Whether you are looking to acquire an overseas property for investment purposes, personal use or you are looking to move lock stock and barrel to a country such as Spain, it is vital that you live within your means. Many people make the mistake of stretching your finances when looking for their dream property only for unforeseen financial issues to have a major impact in the future. So, it is vital that when setting your budget you factor in what you can comfortably afford.

If we look at the countries such as Spain you might be surprised to learn that taxes and additional expenses could increase the purchase price of a property by anywhere between 10% and 15%. If you are spending for example €200,000 on a property this is a significant additional expense. This is why we recommend giving yourself some “headroom” when working out what you can afford and what you plan to spend.

What happens when you agree the price?

It goes without saying that you should already have a mortgage in place, at least in principle, before you begin talking about purchase prices. If you manage to find a property which is within your financial means, suits your requirements and you are able to agree an acceptable price, you need to act fast.
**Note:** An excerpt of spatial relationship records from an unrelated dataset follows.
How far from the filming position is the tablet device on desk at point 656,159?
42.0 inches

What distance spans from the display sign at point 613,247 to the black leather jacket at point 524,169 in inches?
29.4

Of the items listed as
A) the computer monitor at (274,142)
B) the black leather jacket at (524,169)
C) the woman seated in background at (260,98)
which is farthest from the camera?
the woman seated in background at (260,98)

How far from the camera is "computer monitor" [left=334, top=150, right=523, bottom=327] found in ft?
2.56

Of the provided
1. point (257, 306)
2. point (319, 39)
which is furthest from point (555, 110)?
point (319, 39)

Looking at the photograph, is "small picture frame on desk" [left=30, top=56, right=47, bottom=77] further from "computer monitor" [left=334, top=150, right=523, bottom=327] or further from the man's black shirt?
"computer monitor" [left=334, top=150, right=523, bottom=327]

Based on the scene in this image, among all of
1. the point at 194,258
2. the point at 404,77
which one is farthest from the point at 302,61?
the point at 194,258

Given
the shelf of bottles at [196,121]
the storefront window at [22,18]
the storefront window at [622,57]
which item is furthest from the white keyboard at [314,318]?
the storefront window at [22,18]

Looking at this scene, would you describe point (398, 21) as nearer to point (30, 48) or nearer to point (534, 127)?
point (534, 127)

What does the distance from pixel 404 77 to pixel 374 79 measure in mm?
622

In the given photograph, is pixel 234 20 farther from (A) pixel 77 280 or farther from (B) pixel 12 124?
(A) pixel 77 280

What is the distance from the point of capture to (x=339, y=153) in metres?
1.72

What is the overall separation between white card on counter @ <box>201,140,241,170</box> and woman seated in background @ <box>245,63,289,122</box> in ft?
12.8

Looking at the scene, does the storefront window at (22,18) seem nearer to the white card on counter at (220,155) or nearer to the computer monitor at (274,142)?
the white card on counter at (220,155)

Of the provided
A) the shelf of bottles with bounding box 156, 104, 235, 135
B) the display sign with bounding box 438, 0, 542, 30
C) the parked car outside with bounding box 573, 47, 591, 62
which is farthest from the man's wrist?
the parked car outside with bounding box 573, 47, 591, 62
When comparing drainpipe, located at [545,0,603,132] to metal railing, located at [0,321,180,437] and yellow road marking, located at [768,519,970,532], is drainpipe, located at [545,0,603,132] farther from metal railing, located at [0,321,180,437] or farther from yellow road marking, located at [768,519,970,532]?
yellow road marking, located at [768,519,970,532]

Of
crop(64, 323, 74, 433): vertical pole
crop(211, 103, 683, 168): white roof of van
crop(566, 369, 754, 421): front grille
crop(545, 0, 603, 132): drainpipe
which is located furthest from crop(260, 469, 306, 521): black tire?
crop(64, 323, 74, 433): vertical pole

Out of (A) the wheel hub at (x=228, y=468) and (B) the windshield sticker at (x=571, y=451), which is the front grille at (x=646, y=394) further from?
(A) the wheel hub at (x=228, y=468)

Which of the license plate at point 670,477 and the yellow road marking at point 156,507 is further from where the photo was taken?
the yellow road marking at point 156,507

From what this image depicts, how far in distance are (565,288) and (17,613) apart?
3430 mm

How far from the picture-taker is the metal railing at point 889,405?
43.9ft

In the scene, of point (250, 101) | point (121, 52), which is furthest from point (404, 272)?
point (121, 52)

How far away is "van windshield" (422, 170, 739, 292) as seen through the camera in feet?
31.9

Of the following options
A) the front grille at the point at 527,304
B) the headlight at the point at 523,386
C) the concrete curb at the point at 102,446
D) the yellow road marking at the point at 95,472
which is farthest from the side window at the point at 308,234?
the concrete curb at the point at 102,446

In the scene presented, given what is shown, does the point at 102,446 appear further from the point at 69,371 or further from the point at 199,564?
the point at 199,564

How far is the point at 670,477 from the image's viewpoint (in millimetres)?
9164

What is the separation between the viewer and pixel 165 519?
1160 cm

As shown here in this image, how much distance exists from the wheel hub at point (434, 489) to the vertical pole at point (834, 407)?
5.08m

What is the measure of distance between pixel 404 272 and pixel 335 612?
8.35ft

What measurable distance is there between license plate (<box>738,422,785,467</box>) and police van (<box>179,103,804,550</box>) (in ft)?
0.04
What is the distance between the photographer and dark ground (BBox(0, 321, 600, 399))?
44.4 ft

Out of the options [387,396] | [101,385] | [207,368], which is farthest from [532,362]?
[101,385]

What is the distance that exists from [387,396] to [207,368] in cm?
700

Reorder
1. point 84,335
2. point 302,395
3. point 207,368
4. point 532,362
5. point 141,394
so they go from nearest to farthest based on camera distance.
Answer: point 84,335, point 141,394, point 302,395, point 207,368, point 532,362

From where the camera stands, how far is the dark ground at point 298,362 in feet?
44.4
If you have sufficient euro deposits, in the case of Spain, then a cash payment in the local currency would not bring about any exchange rate complications. However, if your finances are in sterling then you will need to exchange them into euros at some point.

The problem is that once you agree a price and the deal begins to progress there is still no guarantee it will be completed. However, as you have calculated your offer using the current exchange rate, in this instance between sterling and euros, you should look at locking in that rate. There are companies who will arrange this lock in agreement which effectively gives you the option to exchange from sterling into euros at a prearranged rate for anywhere up to a year. There will obviously be a small cost to this option but when you bear in mind the 20% swing in sterling after the Brexit vote it is minimal.

Closing the deal or not

If your overseas purchase goes ahead then you simply utilise your currency exchange option and pay for the property in euros. If for some reason the property purchase does not go ahead then, assuming no other suitable property has been found, you can simply retain your funds in sterling and advise your mortgage company you will not be taking up their offer at this moment in time.

In years gone by currencies tended to swing within relatively small trading ranges but we saw a significant move in sterling against the dollar and other major currencies last year. In effect sterling was devalued by 20% against the dollar with similar reductions against the likes of the euro and other leading currencies. In theory, if you had agreed to buy a property in Spain one day prior to the Brexit vote and chosen not to lock in the exchange rate you would literally have been 20% on the wrong side only two days later. When you bear in mind you are investing tens if not hundreds of thousands of euros can you imagine waking up to that in the morning?